Extracted data:
>>>>>
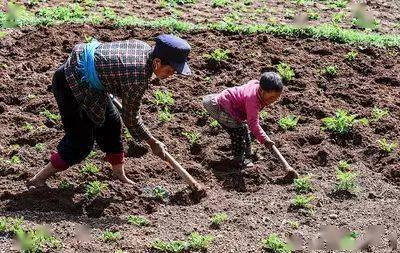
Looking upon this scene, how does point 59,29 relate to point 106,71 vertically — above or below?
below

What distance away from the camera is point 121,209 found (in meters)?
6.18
<<<<<
>>>>>
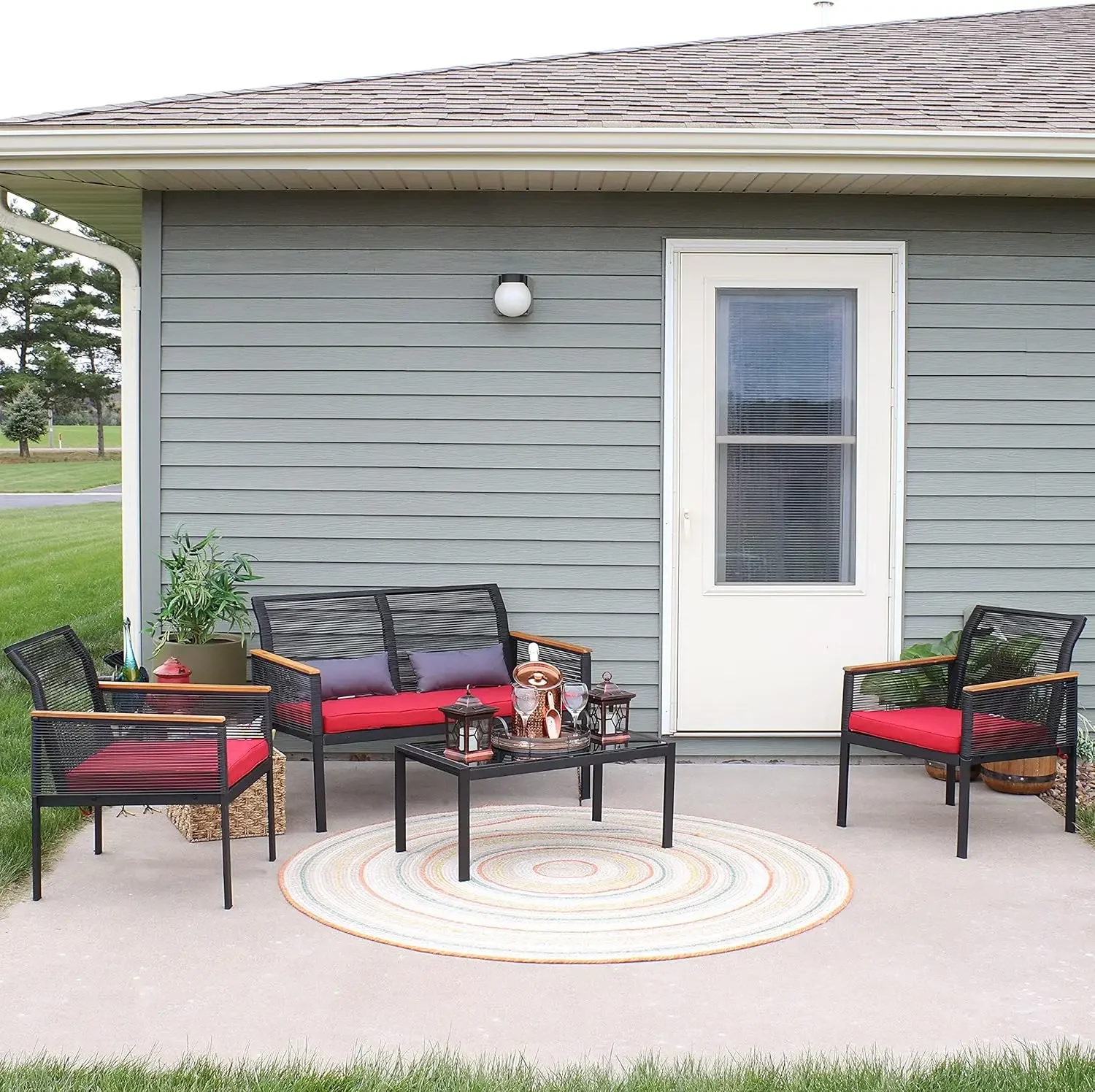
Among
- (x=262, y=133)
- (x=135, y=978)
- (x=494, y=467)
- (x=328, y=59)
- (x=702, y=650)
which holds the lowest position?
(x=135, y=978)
<<<<<
Short problem: Keep only the lines in the records that contain the word "point", treating uppercase and lowercase as different.

Solution to the problem:
Looking upon this scene, how does point 59,29 relate to point 106,71 vertically — above or below?
What distance away from the camera is point 121,209 found (in meters)?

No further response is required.